Just then, a truck carrying a questionably safe load of rebar and an equally questionable number of men slowly passed us. As the truck drew alongside, the men raised their fists and began chanting “Sí, se puede! Sí, se puede!” over and over until our own raised fists brought a chorus of cheers. A few miles later we found salvation in the form of the La Fortuna store. The nice woman at the register was, as we were now accustomed to, perplexed by our purchasing habits. Maybe even more so when Andi attempted, with all her might, to buy a gallon of white vinegar. “Esto no es agua,” the woman said, prying the jug from Andi’s hands.
If there appears to be a portion of the narrative missing, the part about singletrack, you’d be correct, and it’s here that I’m tempted to bend the truth. What I’d like to report is that our mission was accomplished and we explored endless singletrack. What actually happened was not that. In Todos Santos, despite the kind man at the bike shop literally pointing to the map and saying, “This is where you should ride,” we took a different route and ended up riding doubletrack all day. It was cool, and we did see whales, but it was decidedly not singletrack. In La Ventana, a place with well developed trail networks, we rode exactly two miles of trail. We rode it twice though, so I think that counts for something.
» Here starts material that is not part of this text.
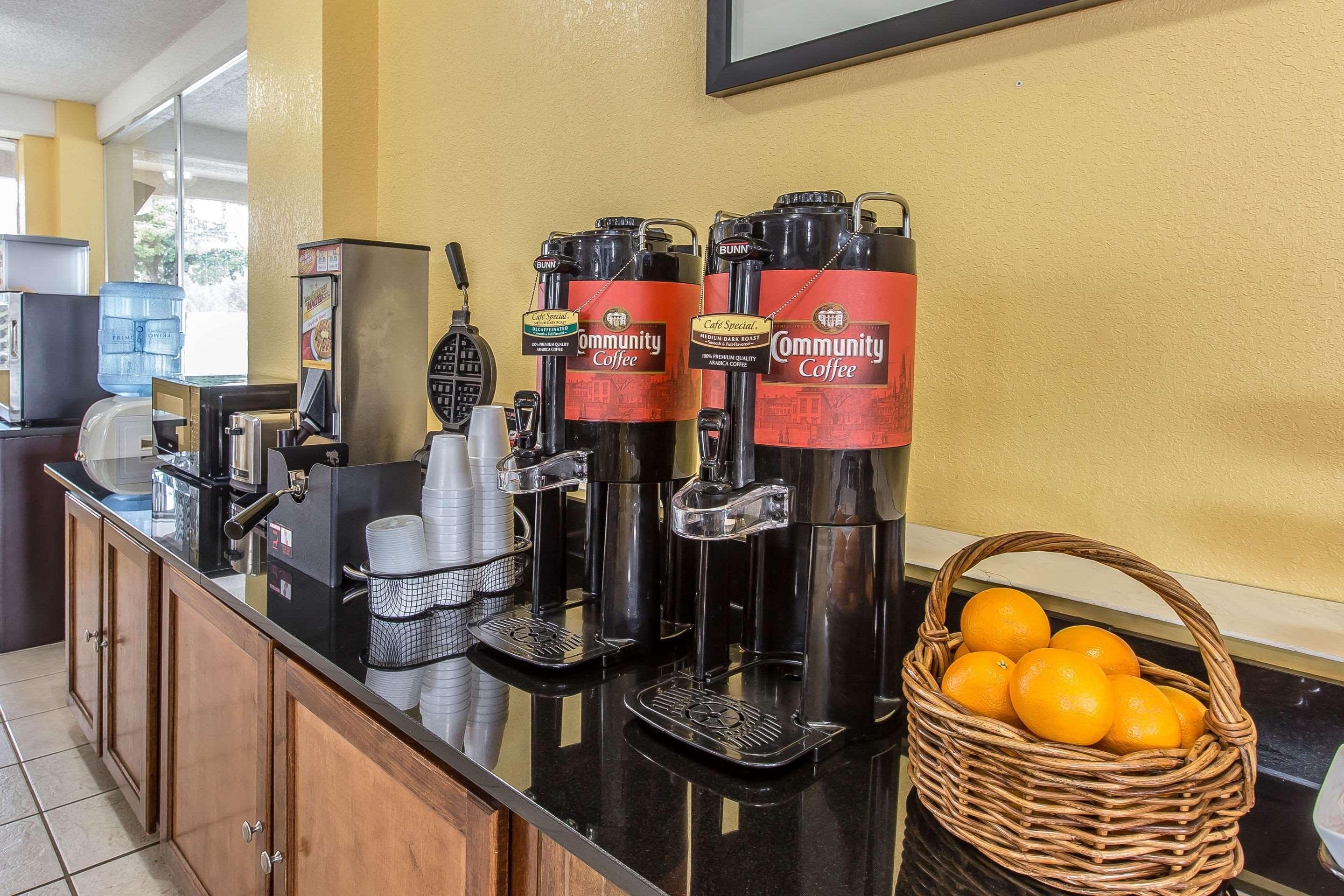 Econo Lodge Byron Luaran gambar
And in Los Barriles and Cabo Pulmo, our third and fourth trail stops respectively, it was brutally hot and windy, and no one had the stomach to do much else but stay on route.
I admit this because travel has a way of upending the very best romantic visions in our heads. It’s true, we probably could have suffered through and held steadfast to our ambitions, but it’s likely something would have been lost in the process. What we gained instead, in our constant renegotiations, was an acceptance that travel works best when it is a game played by the minute, not by the quarter. By reassessing and updating our agenda constantly, we found a kind of cohesiveness that comes when no one force dominates and every voice is heard. We didn’t ride singletrack, or much of it at least, but we found magic in small things that would have been missed had we been bullish with our original plan. We watched kite surfers on the beach, took a day to snorkel, discovered secluded campsites, met fun strangers and played cards with them, sat on dusty sidewalks drinking beers in the middle of the day, ate ice cream, got tossed in the waves, and made all of these decisions spontaneously.
Someday, maybe I’ll go back and ride the trails. I’m sure they’re fantastic. But I’d be just as happy remembering what we actually did. Plus, there’s something to be said for occupying a dirty sidewalk in leisure, wiping crumbs from your clothes, unbothered by the need to be anywhere else.